Nutrition Labeling Schemes and the Time and Effort of Consumer Processing

by
Manuel Alonso-Dos-Santos
1,*,
René Quilodrán Ulloa
1,
Álvaro Salgado Quintana
1,
Diego Vigueras Quijada
1 and
Pablo Farías Nazel
2
1
Administration Department, Universidad Católica de la Santísima Concepción, oncepción 4090541, Chile
2
Departamento de Administración, Facultad de Economía y Negocios, Universidad de Chile, Santiago 8330015, Chile
*
Author to whom correspondence should be addressed.
Sustainability 2019, 11(4), 1079; https://doi.org/10.3390/su11041079
Submission received: 23 December 2018 / Revised: 31 January 2019 / Accepted: 13 February 2019 / Published: 19 February 2019

Abstract

:
Guideline Daily Amount (GDA) and nutrition tables are the most used front-of-pack (FOP) nutrition labeling schemes in the world; however, they are hard to process considering the nutritional knowledge, effort, and time needed for interpretation. Consumers spend little time and effort evaluating food products. Consumers are selective, and FOP nutrition labeling schemes should be too. Recent studies have shown that warning messages—a new FOP nutrition labeling scheme—improves consumers’ ability to correctly identify less-healthy products. This study proposes that warning messages are also easier to process. Using eye-tracking, this study demonstrates that warning messages require less processing effort and time than GDA and nutrition tables. This study also shows that females process warning messages easier than males. Additionally, this study found no significant differences between physically active and inactive consumers in their processing of warning messages.
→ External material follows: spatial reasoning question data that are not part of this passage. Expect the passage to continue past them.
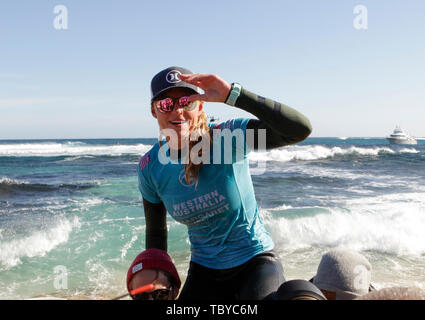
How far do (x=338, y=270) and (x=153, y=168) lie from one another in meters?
1.65

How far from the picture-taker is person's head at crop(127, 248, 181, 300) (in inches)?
101

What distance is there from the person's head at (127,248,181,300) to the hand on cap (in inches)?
52.6

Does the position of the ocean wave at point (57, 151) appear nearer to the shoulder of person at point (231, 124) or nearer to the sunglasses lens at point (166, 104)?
the sunglasses lens at point (166, 104)

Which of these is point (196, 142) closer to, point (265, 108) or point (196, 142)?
point (196, 142)

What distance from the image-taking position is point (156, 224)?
312 cm

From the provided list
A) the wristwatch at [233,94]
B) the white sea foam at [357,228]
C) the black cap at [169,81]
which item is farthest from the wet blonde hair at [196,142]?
the white sea foam at [357,228]

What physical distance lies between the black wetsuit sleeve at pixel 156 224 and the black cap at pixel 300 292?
137 cm

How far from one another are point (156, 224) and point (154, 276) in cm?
59

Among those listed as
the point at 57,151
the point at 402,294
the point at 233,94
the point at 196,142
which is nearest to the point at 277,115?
the point at 233,94

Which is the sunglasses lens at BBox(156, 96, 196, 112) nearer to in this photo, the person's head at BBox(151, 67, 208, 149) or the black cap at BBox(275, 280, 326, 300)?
the person's head at BBox(151, 67, 208, 149)

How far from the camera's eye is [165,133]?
2.80 meters

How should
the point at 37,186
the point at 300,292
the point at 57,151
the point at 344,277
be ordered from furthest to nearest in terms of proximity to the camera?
the point at 57,151 < the point at 37,186 < the point at 344,277 < the point at 300,292
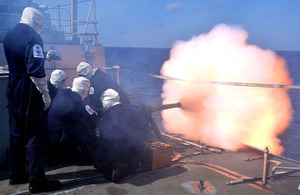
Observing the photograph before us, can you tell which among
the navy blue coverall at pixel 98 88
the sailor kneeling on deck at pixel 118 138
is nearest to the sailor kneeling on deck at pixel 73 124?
the sailor kneeling on deck at pixel 118 138

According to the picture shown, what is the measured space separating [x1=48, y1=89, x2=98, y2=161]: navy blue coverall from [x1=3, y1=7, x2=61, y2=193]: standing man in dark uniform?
46 cm

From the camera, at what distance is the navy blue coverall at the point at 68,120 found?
433cm

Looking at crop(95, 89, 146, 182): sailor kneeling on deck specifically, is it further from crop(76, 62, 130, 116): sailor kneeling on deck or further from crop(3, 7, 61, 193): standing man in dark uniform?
crop(76, 62, 130, 116): sailor kneeling on deck

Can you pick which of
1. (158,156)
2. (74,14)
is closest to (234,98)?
(158,156)

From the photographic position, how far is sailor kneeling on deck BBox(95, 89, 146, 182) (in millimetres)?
4332

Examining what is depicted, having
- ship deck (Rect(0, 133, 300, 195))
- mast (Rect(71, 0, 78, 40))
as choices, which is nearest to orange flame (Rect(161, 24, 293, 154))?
ship deck (Rect(0, 133, 300, 195))

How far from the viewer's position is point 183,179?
14.4 ft

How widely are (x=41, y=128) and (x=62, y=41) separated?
8403 mm

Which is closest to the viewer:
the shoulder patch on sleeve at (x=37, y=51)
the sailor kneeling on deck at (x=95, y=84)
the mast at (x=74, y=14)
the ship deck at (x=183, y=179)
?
the shoulder patch on sleeve at (x=37, y=51)

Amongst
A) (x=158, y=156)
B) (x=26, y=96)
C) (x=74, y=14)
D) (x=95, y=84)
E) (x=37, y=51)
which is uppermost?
(x=74, y=14)

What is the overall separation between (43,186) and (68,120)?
3.63ft

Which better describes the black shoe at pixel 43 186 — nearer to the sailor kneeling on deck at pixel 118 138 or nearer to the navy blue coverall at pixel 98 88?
the sailor kneeling on deck at pixel 118 138

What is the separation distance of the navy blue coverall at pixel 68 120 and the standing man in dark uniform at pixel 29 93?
18.3 inches

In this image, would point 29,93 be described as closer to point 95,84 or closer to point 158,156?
point 95,84
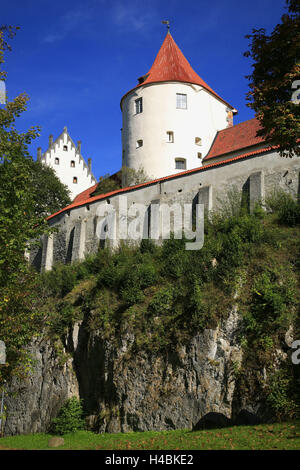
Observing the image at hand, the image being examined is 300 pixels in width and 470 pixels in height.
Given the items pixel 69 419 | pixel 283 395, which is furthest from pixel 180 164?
pixel 283 395

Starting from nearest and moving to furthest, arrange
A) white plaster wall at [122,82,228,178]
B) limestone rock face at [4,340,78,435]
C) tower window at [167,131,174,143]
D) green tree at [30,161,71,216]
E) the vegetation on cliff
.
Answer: the vegetation on cliff
limestone rock face at [4,340,78,435]
white plaster wall at [122,82,228,178]
tower window at [167,131,174,143]
green tree at [30,161,71,216]

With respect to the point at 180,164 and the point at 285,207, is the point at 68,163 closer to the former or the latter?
the point at 180,164

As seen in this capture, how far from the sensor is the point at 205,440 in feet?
40.2

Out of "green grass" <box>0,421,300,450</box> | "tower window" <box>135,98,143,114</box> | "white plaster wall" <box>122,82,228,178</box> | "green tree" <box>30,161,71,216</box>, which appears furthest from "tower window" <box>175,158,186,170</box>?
"green grass" <box>0,421,300,450</box>

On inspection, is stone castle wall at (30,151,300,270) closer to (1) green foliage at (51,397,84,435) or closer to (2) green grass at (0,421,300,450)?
(1) green foliage at (51,397,84,435)

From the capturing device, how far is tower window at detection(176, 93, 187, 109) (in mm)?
33594

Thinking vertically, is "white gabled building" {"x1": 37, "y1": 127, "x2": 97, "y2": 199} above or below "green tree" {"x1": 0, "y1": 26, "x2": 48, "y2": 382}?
above

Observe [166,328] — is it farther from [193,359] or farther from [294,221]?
[294,221]

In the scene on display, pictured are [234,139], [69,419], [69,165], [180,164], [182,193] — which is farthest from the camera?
[69,165]

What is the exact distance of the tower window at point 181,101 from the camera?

The results are robust across product categories and brands.

1. Introduction

As so many foods are high in salt, saturated fat and/or sugar, eating habits do not always follow current dietary guidelines, although they do have a great environmental effect [1,2]. For example, an obese person produces one ton more of carbon emissions than a thin person [3]. Guideline Daily Amount (GDA) and nutrition tables (nutrition facts labels, nutrition information panels) are the most used front-of-pack (FOP) nutrition labeling schemes in the world; however, these are difficult to process for consumers considering the nutritional knowledge, effort and time needed for interpretation [4]. Both FOP nutrition labeling schemes take time and effort that would be a deterrent in real-life situations [5]. Grocery shopping usually entails low involvement with limited information search [6]. Consumers spend little time and effort evaluating food products [7]. Consumers are selective processors and FOP nutrition labeling schemes should be too [8,9].
In Chile (a country with a concerning number of overweight citizens), packaged foods have since June 2016 been required to include warning messages in the shape of a black octagon (reminiscent of a stop sign) on the FOP with the text “High in…” (“Alto en…”) to indicate when food products exceed certain levels of sugar, saturated fat, sodium or calories (see Figure 1) [10].
Recent studies in Uruguay and Brazil (both countries with concerning numbers of overweight citizens) have shown that warning messages (rather than other FOP nutrition labeling schemes such as GDA, the traffic-light system, etc.) improved consumers’ ability to correctly identify a less-healthy product [11,12,13,14]. Fifteen countries have expressed interest in the Chilean regulation and have requested information to consider the warning messages in their regulatory projects [10]. However, as of today no other country in the world uses warning messages. This should be enough to consider evaluating whether it is the best option.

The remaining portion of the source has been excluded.